I think she's right to make the distinction between saying "If you do X, you are more likely to be raped" and saying "If you do X, it's your own fault if you get raped." Obviously the fault lies all with the men.
I think most of us who are mothers of daughters will have given them advice on protecting themselves at some point. For example, I always told my daughter never to leave a drink unguarded - if she went to the toilet, take the drink with her. Similarly I advised her, if she got very drunk, to make sure she was with friends who would take care of her. If you go on a first date, make sure you meet in a public place, and so on.
But it's hard. A lot of advice is useless against a man set on rape. Many rapes happen in the context of an existing relationship. Or are committed by adults you trust (teachers, doctors etc.) What can you do about that?

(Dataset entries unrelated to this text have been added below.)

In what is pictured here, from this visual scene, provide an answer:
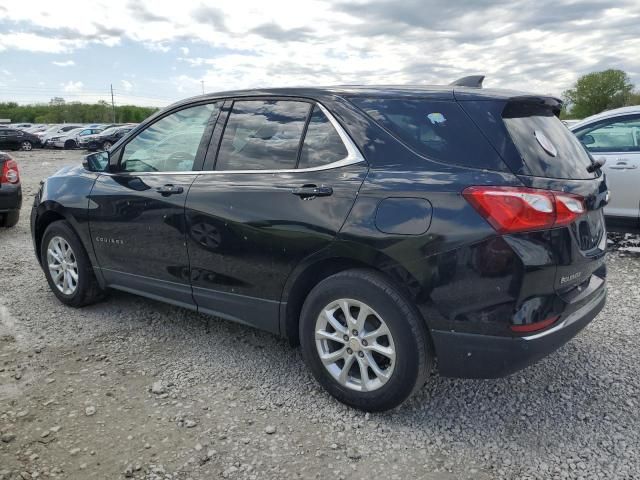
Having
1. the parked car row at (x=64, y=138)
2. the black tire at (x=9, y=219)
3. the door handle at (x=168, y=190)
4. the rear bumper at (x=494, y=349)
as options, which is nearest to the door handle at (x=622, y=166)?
the rear bumper at (x=494, y=349)

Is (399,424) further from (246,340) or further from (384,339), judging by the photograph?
(246,340)

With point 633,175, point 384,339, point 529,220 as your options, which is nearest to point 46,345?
point 384,339

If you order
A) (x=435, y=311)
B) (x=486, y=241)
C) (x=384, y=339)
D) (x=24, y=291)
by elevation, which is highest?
(x=486, y=241)

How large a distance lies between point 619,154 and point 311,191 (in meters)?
4.85

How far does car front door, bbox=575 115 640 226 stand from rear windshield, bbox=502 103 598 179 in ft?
11.4

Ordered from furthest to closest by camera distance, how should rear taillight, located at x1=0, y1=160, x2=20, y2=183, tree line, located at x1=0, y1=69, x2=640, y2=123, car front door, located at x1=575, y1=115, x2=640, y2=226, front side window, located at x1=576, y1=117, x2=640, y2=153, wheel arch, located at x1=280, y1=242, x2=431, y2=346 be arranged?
tree line, located at x1=0, y1=69, x2=640, y2=123
rear taillight, located at x1=0, y1=160, x2=20, y2=183
front side window, located at x1=576, y1=117, x2=640, y2=153
car front door, located at x1=575, y1=115, x2=640, y2=226
wheel arch, located at x1=280, y1=242, x2=431, y2=346

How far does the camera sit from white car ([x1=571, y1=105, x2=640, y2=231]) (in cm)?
605

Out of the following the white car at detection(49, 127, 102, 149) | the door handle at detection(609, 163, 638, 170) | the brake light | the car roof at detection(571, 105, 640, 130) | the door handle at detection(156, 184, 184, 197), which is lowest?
the white car at detection(49, 127, 102, 149)

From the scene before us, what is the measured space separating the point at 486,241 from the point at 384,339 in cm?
74

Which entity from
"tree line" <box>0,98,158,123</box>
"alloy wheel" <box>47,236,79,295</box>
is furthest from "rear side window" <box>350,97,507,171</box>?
"tree line" <box>0,98,158,123</box>

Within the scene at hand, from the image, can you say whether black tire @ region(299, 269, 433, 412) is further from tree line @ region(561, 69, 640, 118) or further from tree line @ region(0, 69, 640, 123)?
tree line @ region(561, 69, 640, 118)

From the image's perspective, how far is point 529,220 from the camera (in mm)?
2424

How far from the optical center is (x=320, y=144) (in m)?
3.02

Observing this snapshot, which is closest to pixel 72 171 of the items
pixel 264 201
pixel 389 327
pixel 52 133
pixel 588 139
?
pixel 264 201
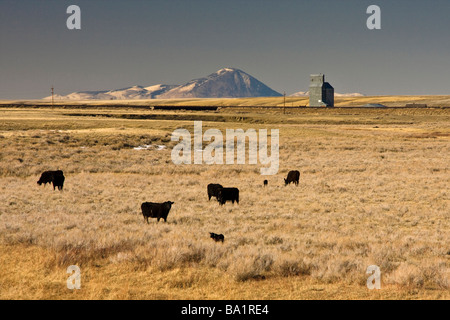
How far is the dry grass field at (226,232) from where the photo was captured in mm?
9008

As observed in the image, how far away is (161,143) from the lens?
51.7m

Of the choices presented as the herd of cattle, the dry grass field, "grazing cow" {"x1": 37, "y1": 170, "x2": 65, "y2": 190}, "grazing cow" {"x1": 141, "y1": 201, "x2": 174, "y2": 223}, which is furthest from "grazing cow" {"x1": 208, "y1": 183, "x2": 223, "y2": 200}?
"grazing cow" {"x1": 37, "y1": 170, "x2": 65, "y2": 190}

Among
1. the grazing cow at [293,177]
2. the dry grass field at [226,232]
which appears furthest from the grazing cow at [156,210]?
the grazing cow at [293,177]

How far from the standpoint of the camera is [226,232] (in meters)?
14.4

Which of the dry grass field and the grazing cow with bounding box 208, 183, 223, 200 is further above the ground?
the grazing cow with bounding box 208, 183, 223, 200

I also think advice about clothing is largely pointless. Rapists don't particularly target women or girls with short skirts - they will target anyone. Perhaps wearing heels does disadvantage you, in that you're less likely to be able to run away, especially if drunk.
The one thing that is clear is that rapists target women and girls who are vulnerable. So women in care homes, in hospitals, women with learning disabilities or physical disabilities, girls who are in care homes or foster care who are desperate for affection and/or won't be taken seriously by police.
I believe that the most, probably the only, effective way of stopping rape is to take it seriously as a society. Make sure that reported rapists are charged. Find a way of increasing the numbers found guilty. Ensure that those who are found guilty are given lengthy prison sentences. Otherwise it will keep on happening.